═════ Data to examine
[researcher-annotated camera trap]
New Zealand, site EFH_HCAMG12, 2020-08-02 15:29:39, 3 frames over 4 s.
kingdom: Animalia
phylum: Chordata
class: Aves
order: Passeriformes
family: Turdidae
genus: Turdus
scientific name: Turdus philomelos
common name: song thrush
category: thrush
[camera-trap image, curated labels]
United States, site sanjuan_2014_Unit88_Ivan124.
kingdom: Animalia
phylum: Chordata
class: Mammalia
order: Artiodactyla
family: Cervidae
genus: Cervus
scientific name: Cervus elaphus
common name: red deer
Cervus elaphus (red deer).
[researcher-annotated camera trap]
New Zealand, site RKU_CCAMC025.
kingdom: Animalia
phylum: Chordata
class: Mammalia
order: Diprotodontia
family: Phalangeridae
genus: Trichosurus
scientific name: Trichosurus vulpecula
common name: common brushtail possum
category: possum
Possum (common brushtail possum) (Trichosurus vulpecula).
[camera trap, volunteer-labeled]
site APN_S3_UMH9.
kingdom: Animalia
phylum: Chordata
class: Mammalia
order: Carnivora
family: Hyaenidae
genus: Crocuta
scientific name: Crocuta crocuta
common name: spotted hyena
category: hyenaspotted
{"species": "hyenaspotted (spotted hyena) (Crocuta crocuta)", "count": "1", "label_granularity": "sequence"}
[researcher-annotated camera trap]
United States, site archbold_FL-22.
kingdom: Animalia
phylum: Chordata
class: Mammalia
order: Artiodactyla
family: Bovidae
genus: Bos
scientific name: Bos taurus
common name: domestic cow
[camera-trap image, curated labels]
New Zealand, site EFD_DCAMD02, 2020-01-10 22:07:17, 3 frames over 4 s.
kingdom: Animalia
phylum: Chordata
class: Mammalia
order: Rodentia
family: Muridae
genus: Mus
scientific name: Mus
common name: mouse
══════════
§ About this exercise
Write an exact transcription of every entry above.

§ Answer below
[researcher-annotated camera trap]
New Zealand, site EFH_HCAMG12, 2020-08-02 15:29:39, 3 frames over 4 s.
kingdom: Animalia
phylum: Chordata
class: Aves
order: Passeriformes
family: Turdidae
genus: Turdus
scientific name: Turdus philomelos
common name: song thrush
category: thrush
[camera-trap image, curated labels]
United States, site sanjuan_2014_Unit88_Ivan124.
kingdom: Animalia
phylum: Chordata
class: Mammalia
order: Artiodactyla
family: Cervidae
genus: Cervus
scientific name: Cervus elaphus
common name: red deer
Cervus elaphus (red deer).
[researcher-annotated camera trap]
New Zealand, site RKU_CCAMC025.
kingdom: Animalia
phylum: Chordata
class: Mammalia
order: Diprotodontia
family: Phalangeridae
genus: Trichosurus
scientific name: Trichosurus vulpecula
common name: common brushtail possum
category: possum
Possum (common brushtail possum) (Trichosurus vulpecula).
[camera trap, volunteer-labeled]
site APN_S3_UMH9.
kingdom: Animalia
phylum: Chordata
class: Mammalia
order: Carnivora
family: Hyaenidae
genus: Crocuta
scientific name: Crocuta crocuta
common name: spotted hyena
category: hyenaspotted
{"species": "hyenaspotted (spotted hyena) (Crocuta crocuta)", "count": "1", "label_granularity": "sequence"}
[researcher-annotated camera trap]
United States, site archbold_FL-22.
kingdom: Animalia
phylum: Chordata
class: Mammalia
order: Artiodactyla
family: Bovidae
genus: Bos
scientific name: Bos taurus
common name: domestic cow
[camera-trap image, curated labels]
New Zealand, site EFD_DCAMD02, 2020-01-10 22:07:17, 3 frames over 4 s.
kingdom: Animalia
phylum: Chordata
class: Mammalia
order: Rodentia
family: Muridae
genus: Mus
scientific name: Mus
common name: mouse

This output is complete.